I guess you may be thinking “Why is Val wasting my time with a talk about quality? A talk about quality is always blurry and vague anyway. All I have to do is to perform my job well and I will get a good quality outcome”. Isn’t that what you are thinking? Well, you are right about doing the job well and getting a good quality outcome. But: What is your job – your job description usually gives a broad overview of what you are expected to do but it rarely lists all your individual tasks and functions. A job description is not supposed to do this anyway. How do you know that you are doing your job well – do you always know what the criteria or the standard is that you are working against? How do you know that you are achieving a good quality outcome? – do you always get to see an analysis of the outcome of your work? Maybe it is not as simple as “I just have to do my work well”. Accreditation against a quality standard will be mandatory from 1 Jan 2013 QMS improves quality QMS reduces risk - injury to patient, injury to self, missing a payment from a patient etc. QMS improves efficiency – a QMS strives to achieve the most effective and efficient way of doing things
This presentation is about: Definitions Importance of documenting the system What control of documents is What control of records is What corrective action is What preventive action is The importance of an organisation chart How it all fits together This presentation is not about How to set up a QMS – this is the topic of another conversation.

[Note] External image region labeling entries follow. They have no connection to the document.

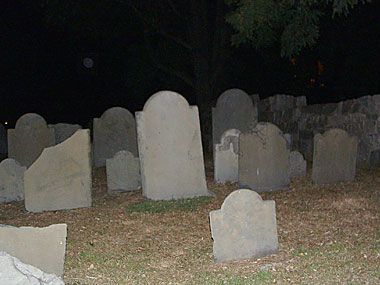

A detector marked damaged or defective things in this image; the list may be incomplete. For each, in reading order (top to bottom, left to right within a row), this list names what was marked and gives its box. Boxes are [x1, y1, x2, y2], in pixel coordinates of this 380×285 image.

broken gravestone [24, 129, 92, 211]
broken gravestone [105, 150, 141, 192]
broken gravestone [214, 128, 240, 183]
broken gravestone [312, 128, 356, 184]
broken gravestone [0, 223, 67, 276]
broken gravestone [209, 187, 278, 262]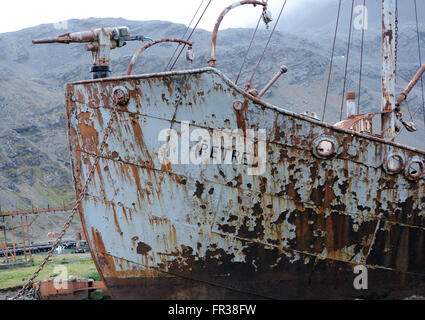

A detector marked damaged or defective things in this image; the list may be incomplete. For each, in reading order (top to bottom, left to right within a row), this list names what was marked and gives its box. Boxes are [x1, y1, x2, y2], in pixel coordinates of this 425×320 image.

rusted bolt [112, 85, 128, 105]
rusted bolt [310, 136, 336, 159]
rusted bolt [380, 153, 404, 175]
rusted bolt [402, 158, 422, 180]
corroded metal hull [64, 68, 424, 300]
rusty chain [11, 95, 119, 300]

What are the building blocks of a quality management system? At this stage of the presentation the definition of quality management system has been left out on purpose. Present the building blocks of the system and at the hopefully everyone will have a fair idea of what a quality management system is at the end of this presentation. I will offer the definition at the end anyway. Definitions: Quality Quality Policy Process Procedure Work instructions Quality Manual
Have you been in a situation when you are trying to find the answer to a radiotherapy planning question and you ask someone? That someone tells you how she does it. A few days later you overhear another person asking the same question and getting a different answer from someone else? It is only human that we want certainty. You know what I am talking about don’t you? What if you are a very experienced professional and you just started work with a new employer? Do you think that the employer expects you to hit the ground running in your new role? Yes they do. However, no matter how experienced you are your new employer most likely does things differently from how you did them before. I am not saying that the outcome is different, but that to get to the final you have to take a different route.
Records differ from other forms of documentation in that they prove that required work was performed and record results. Medical records describe the care process for the individual patient. They should allow for an evaluation of how well the process has been carried out, and whether it has produced the desired outcome. Examples of records to support the quality management system, in addition to the patient health record, are: lab results, imaging results, admitting records, pharmacy records, purchase requisitions and purchase orders, calibration records for measuring devices, quality indicator data, forms and checklists once completed, customer/patient/client complaints, corrective and/or preventive action results records, internal and external audit/ survey reports, evidence of management reviews, quality planning records, personnel records (including training and competence) records, records of equipment and facility maintenance, billing and coding records and logs used by various departments.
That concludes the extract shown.